Squarepay PayTo API

Appearance

Getting started

Getting started with the Squarepay API is simple, on signup you would have already received access to your Sandbox Portal and API keys.

Environments

The following environment are made available such that developers maybe fully test their integrations before moving to live.

EnvironmentAPI URLPortal URL
Sandboxhttps://api-sandbox.squarepay.com.au/v2https://portal-sandbox.squarepay.com.au
Livehttps://api.squarepay.com.au/v2https://portal.squarepay.com.au

TIP

Please be aware our PayTo API implementation has been versioned and is accessible on Version 2 of our API /v2/.

All requests made to the Squarepay API must be via HTTPS. Any requests made over a non-secure transmission are simply ignored.

The PayTo API Reference can be found here: https://api-docs.squarepay.com.au

Authentication

All requests to our API require your private API key. This key is unique to you and should be kept safe, do not use in client-side code or any place that is publicly accessible.

Squarepay API uses HTTP Basic Auth to authenticate requests. Simply provide your API key as the basic auth username value and leave the password blank (empty string).

For example if your API key was your-super-secret-apikey-keep-me-safe, the resulting header value would be eW91ci1zdXBlci1zZWNyZXQtYXBpa2V5LWtlZXAtbWUtc2FmZTo=, the resulting request header being:

Authorization: Basic eW91ci1zdXBlci1zZWNyZXQtYXBpa2V5LWtlZXAtbWUtc2FmZTo=

IMPORTANT

See our API reference on how to Authenticate - https://api-docs.squarepay.com.au

How to manually compute the header

If your chosen language does not support HTTP Basic Authentication, you may manually compute the header and attach the header to your request. This can be achieved by following:

  1. Concatenate your {apikey} and :.
  2. Base 64 encode the computed string above.
  3. Assign the base 64 encoded string to tge Authorization header in all requests.

Breaking vs Non-Breaking Changes

TIP

Please read the below carefully to ensure your implementation can handle additions to this API.

To allow Squarepay to continuously to innovate and regularly update our API's, the following rules are followed. Where a breaking change is required, we will create a new version of the API and maintain the previous versions.

Non-Breaking Changes

The following changes are permitted by us to allow for continuous innovation and allows us to regularly update our API with improvements.

  • Adding new API endpoints and consequently new versions of the API.
  • Implementing new HTTP verbs.
  • Adding optional request parameters to existing API endpoints.
  • Adding new properties to the responses from existing API endpoints.
  • Adding new response header information.
  • Reordering properties returned from existing API endpoints.
  • Altering the message attribute returned by validation failures / other errors.
  • Altering the format or length of IDs - These strings will never exceed 64 characters, but you should be able to handle anything up to that length.
  • Adding or removing TLS ciphers.
  • Changing supported TLS versions.
  • Changing the SSL certificate or the certificate issuer.

Breaking Changes

Anything outside the Non-Breaking changes is considered a breaking change. Some examples are listed below:

  • Removing and renaming parameters to existing API endpoints.
  • Removing or changing the location of a resource.
  • Changing existing API endpoints.

Idempotency

All HTTP requests that result in creating a new resource are able to enforce idempotent behaviour. This identifier is required when creating new PayTo Agreements and Payments.

Rate Limiting

To offer a high availability service we rate limit all API endpoints.

Each request made to the API will return HTTP header information in the response to indicate the current rate limit status. These rate limits reset every minute.

Exceeding the rate limit results in a rate_limit_exceeded error as detailed in the error types section.

Date and Time

All responses will have date times formatted as yyyy-mm-ddTHH:MM:SS, e.g. 2024-01-16T16:00:30.

Any Endpoints that require a timestamp as a request parameter, please use the format yyyy-mm-ddTHH:MM:SS e.g. 2014-01-16T16:45:15.
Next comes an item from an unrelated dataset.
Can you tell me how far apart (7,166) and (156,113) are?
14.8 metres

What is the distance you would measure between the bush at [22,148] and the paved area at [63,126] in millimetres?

For endpoints that require a date as a request parameter, please use the format yyyy-mm-dd e.g. 2024-01-16.

TIP

Note: Sorry we don't store time zone information. Please assume all timestamps to be relative to Sydney time (AEST). Across Australia all banks operate on Sydney time, despite their location.

Asynchronous Operations

Our API is designed to be asynchronous to maintain consistently fast response times. As such to determine the outcome of your request, you may choose to implement one or both of the methods below:

  • Webhooks - Each outcome will fire a webhook to notify your application in real-time the result of the transaction.
  • Polling - In the event an outcome needs to be checked out of sequence, the resource may be queried directly until an outcome has been met.